The Life and Works of Isaac Baker Woodbury, 1819-1858
Author : Robert Marshall Copeland
Publisher :
Page : 616 pages
File Size : 30,60 MB
Release : 1990
Category :
ISBN :
Author : Robert Marshall Copeland
Publisher :
Page : 616 pages
File Size : 30,60 MB
Release : 1990
Category :
ISBN :
Author : Robert M. Copeland
Publisher : Composers of North America
Page : 312 pages
File Size : 37,33 MB
Release : 1995
Category : Biography & Autobiography
ISBN :
The first full-length study of Isaac Baker Woodbury, one of America's most successful composers of parlor songs and hymn tunes and an editor of widely-popular tunebooks and instructional books. It provides a useful window into the nature of music and social forces during the Jacksonian Era. The biographical portion calls attention to the social forces with which Woodbury interacted: home and family, social status, evangelical Christianity, and the politics of musical life. The second part incorporates both musical and sociological analysis into a discussion of his sacred, secular, and dramatic music and his theoretical and instructional works. Includes a complete list of his known works.

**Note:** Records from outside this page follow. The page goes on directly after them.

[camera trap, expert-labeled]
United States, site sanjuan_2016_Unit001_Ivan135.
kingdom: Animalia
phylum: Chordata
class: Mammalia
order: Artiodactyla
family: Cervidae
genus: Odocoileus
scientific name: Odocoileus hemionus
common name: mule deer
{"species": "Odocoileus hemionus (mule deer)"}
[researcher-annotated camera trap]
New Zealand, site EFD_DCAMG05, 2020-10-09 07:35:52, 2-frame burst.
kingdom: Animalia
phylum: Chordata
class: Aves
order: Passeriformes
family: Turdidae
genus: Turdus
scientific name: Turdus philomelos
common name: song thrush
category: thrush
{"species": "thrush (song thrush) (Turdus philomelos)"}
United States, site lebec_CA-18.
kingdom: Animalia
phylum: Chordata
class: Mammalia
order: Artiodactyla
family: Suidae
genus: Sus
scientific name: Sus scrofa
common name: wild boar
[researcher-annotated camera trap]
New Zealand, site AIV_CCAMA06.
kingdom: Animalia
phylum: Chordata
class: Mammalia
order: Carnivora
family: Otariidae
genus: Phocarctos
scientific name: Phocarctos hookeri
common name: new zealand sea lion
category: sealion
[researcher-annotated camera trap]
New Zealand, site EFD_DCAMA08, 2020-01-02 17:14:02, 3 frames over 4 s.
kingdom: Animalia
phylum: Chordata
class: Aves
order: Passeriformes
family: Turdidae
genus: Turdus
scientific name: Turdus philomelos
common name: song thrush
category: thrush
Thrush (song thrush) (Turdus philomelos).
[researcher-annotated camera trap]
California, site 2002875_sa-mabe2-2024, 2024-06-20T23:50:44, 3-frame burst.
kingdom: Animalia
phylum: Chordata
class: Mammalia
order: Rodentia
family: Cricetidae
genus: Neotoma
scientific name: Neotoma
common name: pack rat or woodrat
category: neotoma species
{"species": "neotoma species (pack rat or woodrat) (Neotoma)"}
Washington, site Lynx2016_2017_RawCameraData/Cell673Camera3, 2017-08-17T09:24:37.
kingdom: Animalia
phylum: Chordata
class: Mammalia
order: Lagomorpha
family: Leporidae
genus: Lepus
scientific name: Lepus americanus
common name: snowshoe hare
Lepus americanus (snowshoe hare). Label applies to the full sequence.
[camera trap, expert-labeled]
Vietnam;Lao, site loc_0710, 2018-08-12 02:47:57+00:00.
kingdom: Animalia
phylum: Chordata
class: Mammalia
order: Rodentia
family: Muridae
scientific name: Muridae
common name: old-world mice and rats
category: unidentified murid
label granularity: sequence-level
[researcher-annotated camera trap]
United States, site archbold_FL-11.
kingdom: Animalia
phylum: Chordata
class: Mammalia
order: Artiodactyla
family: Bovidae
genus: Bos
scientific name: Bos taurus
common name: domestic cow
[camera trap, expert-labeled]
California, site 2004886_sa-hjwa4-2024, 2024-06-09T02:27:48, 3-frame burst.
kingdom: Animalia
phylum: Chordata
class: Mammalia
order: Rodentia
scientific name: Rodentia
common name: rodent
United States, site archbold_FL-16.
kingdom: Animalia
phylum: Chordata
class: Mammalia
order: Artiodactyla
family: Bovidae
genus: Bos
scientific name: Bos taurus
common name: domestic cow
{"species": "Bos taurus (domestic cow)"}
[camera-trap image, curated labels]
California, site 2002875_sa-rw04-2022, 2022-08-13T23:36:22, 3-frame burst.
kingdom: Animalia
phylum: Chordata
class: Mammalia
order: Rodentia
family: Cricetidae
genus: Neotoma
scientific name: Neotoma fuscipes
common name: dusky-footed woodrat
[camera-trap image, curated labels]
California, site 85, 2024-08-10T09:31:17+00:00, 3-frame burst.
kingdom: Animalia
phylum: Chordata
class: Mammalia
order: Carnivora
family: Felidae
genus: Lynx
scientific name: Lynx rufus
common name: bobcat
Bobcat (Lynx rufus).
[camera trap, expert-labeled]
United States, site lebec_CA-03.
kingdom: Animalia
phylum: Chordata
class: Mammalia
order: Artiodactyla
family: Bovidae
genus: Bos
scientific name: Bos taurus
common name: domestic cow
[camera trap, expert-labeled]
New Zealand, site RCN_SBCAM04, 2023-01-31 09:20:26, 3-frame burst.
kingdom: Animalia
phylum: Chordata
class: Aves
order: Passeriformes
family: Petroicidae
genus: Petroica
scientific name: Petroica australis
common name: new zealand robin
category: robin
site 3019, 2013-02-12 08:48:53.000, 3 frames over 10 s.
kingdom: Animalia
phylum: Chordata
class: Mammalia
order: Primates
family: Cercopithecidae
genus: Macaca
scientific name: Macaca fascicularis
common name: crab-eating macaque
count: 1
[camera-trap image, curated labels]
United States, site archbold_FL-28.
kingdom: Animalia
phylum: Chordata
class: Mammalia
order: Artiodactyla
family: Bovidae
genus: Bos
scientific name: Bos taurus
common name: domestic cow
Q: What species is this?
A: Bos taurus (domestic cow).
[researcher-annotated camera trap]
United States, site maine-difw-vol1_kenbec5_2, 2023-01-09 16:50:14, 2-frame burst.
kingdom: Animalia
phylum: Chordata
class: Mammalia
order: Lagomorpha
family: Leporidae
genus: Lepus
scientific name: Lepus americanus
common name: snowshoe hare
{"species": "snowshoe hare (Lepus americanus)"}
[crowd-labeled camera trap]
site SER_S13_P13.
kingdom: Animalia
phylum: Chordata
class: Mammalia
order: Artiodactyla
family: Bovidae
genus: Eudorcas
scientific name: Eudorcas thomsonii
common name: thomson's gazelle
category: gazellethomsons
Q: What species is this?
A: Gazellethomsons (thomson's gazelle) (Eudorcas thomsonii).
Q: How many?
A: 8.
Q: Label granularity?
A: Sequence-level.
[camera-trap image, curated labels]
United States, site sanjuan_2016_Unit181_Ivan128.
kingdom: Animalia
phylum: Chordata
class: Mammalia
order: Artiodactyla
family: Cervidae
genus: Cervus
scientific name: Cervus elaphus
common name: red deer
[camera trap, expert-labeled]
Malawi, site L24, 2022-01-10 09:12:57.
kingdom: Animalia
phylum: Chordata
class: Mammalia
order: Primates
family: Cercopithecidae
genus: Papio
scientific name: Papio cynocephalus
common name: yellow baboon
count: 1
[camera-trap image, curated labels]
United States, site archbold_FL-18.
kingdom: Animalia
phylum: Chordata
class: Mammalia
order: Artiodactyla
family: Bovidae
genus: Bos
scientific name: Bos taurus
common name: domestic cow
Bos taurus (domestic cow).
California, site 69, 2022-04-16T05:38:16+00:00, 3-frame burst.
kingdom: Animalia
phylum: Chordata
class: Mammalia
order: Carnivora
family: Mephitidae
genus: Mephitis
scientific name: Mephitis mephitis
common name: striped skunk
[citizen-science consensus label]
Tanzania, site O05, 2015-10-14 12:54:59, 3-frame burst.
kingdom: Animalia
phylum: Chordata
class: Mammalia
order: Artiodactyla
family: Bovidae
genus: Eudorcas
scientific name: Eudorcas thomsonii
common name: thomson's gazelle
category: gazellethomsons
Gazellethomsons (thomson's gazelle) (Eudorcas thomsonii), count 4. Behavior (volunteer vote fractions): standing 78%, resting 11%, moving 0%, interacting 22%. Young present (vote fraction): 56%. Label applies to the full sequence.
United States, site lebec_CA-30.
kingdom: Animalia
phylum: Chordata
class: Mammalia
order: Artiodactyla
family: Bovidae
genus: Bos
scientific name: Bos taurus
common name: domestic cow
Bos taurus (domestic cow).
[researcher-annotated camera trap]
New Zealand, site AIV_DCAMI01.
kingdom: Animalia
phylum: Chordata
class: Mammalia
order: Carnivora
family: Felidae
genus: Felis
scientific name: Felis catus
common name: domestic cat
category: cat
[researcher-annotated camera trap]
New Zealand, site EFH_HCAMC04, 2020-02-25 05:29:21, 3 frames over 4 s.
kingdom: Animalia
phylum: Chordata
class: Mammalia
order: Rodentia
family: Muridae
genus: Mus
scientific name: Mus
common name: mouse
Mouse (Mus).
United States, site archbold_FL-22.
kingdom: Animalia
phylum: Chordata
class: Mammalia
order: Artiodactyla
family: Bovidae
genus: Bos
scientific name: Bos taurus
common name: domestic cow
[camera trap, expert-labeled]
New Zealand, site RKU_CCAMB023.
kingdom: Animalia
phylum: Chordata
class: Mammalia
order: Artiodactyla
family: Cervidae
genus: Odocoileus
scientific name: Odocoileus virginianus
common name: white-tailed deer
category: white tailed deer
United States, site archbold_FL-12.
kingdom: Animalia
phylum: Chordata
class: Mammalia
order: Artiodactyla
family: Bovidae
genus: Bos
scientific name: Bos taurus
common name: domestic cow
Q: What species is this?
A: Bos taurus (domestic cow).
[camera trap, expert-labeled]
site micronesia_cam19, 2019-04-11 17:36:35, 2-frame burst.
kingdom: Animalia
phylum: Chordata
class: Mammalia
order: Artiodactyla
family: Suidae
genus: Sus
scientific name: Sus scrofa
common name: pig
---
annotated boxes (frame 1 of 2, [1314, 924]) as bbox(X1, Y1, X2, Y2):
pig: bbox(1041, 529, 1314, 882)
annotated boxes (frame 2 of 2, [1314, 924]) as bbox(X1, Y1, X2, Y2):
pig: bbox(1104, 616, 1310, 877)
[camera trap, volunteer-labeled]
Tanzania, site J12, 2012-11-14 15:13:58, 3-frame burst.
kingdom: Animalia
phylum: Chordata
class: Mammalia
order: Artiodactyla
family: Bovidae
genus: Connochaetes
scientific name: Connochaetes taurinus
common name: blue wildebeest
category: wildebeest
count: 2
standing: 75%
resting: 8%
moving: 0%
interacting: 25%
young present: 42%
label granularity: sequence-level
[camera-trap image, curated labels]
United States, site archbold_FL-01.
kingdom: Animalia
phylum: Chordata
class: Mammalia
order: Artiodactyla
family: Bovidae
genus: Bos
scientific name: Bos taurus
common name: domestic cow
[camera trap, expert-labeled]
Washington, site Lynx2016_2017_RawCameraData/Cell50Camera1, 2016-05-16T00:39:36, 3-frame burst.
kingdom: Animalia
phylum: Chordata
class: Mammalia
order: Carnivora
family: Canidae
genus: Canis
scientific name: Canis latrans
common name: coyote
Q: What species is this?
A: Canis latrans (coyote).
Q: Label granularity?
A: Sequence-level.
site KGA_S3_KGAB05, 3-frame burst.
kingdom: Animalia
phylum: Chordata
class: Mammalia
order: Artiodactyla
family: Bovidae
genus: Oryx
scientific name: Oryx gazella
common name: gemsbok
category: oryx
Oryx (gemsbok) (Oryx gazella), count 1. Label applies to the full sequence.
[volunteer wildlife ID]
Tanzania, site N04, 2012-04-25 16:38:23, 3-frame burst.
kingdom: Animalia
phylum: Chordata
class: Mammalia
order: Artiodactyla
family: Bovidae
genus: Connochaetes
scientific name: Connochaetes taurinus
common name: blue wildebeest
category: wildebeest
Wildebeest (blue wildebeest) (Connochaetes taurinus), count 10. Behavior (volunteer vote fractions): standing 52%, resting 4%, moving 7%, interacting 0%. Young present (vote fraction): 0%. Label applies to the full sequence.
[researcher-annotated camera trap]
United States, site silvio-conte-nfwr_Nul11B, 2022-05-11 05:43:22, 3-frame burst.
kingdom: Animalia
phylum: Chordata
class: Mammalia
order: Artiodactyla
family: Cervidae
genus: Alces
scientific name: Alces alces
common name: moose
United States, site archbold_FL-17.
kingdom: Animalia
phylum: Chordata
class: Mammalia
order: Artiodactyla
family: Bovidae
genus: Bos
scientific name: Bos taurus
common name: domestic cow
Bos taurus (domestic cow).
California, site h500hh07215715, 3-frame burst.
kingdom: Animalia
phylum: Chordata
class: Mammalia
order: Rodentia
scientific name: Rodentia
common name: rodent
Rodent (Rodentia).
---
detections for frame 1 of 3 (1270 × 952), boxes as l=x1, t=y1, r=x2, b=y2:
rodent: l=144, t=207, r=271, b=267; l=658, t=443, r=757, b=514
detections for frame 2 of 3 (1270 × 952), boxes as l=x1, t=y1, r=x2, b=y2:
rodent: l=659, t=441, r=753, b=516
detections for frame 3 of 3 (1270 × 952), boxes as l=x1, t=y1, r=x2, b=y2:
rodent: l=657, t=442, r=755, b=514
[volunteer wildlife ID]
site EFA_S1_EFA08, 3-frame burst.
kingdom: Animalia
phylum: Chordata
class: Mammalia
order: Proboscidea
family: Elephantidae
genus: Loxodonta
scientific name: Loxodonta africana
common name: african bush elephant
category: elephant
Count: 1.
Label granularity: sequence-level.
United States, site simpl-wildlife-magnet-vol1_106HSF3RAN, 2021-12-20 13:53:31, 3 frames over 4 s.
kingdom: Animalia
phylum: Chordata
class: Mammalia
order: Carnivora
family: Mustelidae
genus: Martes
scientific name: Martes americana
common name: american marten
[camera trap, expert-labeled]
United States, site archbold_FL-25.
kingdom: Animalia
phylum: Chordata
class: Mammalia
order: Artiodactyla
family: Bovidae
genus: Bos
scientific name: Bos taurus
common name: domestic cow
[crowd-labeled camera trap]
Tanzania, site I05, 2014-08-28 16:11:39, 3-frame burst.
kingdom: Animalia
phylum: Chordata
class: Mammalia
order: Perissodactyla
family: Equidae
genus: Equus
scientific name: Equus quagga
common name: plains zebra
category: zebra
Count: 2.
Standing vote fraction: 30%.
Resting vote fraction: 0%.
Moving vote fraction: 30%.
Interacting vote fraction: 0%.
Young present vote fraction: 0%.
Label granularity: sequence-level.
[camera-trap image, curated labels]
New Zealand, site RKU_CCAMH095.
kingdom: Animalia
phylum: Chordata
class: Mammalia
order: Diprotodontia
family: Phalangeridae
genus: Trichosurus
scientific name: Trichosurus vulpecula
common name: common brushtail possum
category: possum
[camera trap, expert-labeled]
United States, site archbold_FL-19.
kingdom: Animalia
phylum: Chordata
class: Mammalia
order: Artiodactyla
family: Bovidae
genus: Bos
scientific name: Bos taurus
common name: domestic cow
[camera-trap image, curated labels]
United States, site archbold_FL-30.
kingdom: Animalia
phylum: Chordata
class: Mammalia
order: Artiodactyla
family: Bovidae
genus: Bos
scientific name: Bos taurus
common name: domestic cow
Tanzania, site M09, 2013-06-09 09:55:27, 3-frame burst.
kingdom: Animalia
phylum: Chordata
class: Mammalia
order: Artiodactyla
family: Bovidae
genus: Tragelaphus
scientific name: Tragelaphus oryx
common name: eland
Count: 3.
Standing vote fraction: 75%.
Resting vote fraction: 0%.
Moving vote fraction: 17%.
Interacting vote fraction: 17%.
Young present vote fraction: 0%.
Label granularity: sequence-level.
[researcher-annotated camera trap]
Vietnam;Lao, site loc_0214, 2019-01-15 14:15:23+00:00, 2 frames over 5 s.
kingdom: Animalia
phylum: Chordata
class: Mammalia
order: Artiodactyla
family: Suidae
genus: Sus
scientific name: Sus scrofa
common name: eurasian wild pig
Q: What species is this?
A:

Author : Don Michael Randel
Publisher : Harvard University Press
Page : 1048 pages
File Size : 22,19 MB
Release : 1996
Category : Biography & Autobiography
ISBN : 9780674372993
Biographaical dictionary emphisizes classicaland art music; also gives ample attention to the classics as well as Jazz, Blues, rock and pop, and hymns and showtunes across the ages.
Author : N. Lee Orr
Publisher : Scarecrow Press
Page : 156 pages
File Size : 19,77 MB
Release : 1999
Category : History
ISBN : 9780810836648
Choral music represented an important part of American cultural life during the nineteenth century, whether integral to worship or merely for entertainment. Despite this history, choral music remains one of the more neglected studies in the scholarly community. In an effort to fill this gap, N. Lee Orr and W. Dan Hardin offer a new approach to the study of choral music by mapping out and bringing bibliographical control to this expansive and challenging field of study. Their unique guide focuses on literature related to choral music in the United States from the end of the second decade of the nineteenth century through the earlier part of the twentieth century. Choral Music in Nineteenth-Century America explores the entire range of choral music conceived, written, published, rehearsed, and performed by an ensemble of singers gathered specifically to present the music before an audience or congregation. The guide expertly sifts through the extensive literature to cite the most notable sources for study and provides individual chapters on the leading nineteenth-century composers who were instrumental in the development of choral music.
Author : George N. Heller
Publisher :
Page : 162 pages
File Size : 48,81 MB
Release : 1995
Category : Music
ISBN :
Author : Nicholas E. Tawa
Publisher : Popular Press
Page : 292 pages
File Size : 21,32 MB
Release : 1980
Category : Music
ISBN : 9780879721305
Popular parlor songs were the main form of secular musical entertainment in the early years of the United States. They were heard regularly in the homes of our principal statesmen, authors, intellectuals, professionals, and businessmen. Laborers and slaves also sang them. They were the principal fare of concert and stage performances, and were freely interpolated into Italian operas, Shakespearean plays, lyceum lectures, and church services. In short, parlor songs played a dominant role in American cultural history. This was the music that Jefferson, Lincoln, Longfellow, Whitman, and Emily Dickinson enjoyed. Yet, whether owing to prejudice or misinformation, we still know little about the songs they listened to and sang: why and for whom written; when heard; or how performed. This book attempts to contribute that knowledge. Contemporary diaries, biographies, fiction, newspapers, periodicals, and books on music were studied and the music itself exhaustively analyzed in order to reach accurate conclusions about the popular culture that emerged between the American Revolution and the Civil War. The reader comes away with a sympathetic understanding of the human hopes, fears, and joys embodied in the songs, and with a curiosity about the countless melodic gems awaiting exploration.
Author : Library of Congress. Copyright Office
Publisher : Copyright Office, Library of Congress
Page : 1594 pages
File Size : 29,95 MB
Release : 1976
Category : Copyright
ISBN :
Author :
Publisher :
Page : 880 pages
File Size : 11,49 MB
Release : 1911
Category : Encyclopedias and dictionaries
ISBN :
Author : Frederick Converse Beach
Publisher :
Page : 880 pages
File Size : 50,23 MB
Release : 1911
Category : Encyclopedias and dictionaries
ISBN :
Author : Boston Public Library
Publisher :
Page : 902 pages
File Size : 35,77 MB
Release : 1928
Category : Bibliography
ISBN :
Issues consist of lists of new books added to the library ; also articles about aspects of printing and publishing history, and about exhibitions held in the library, and important acquisitions.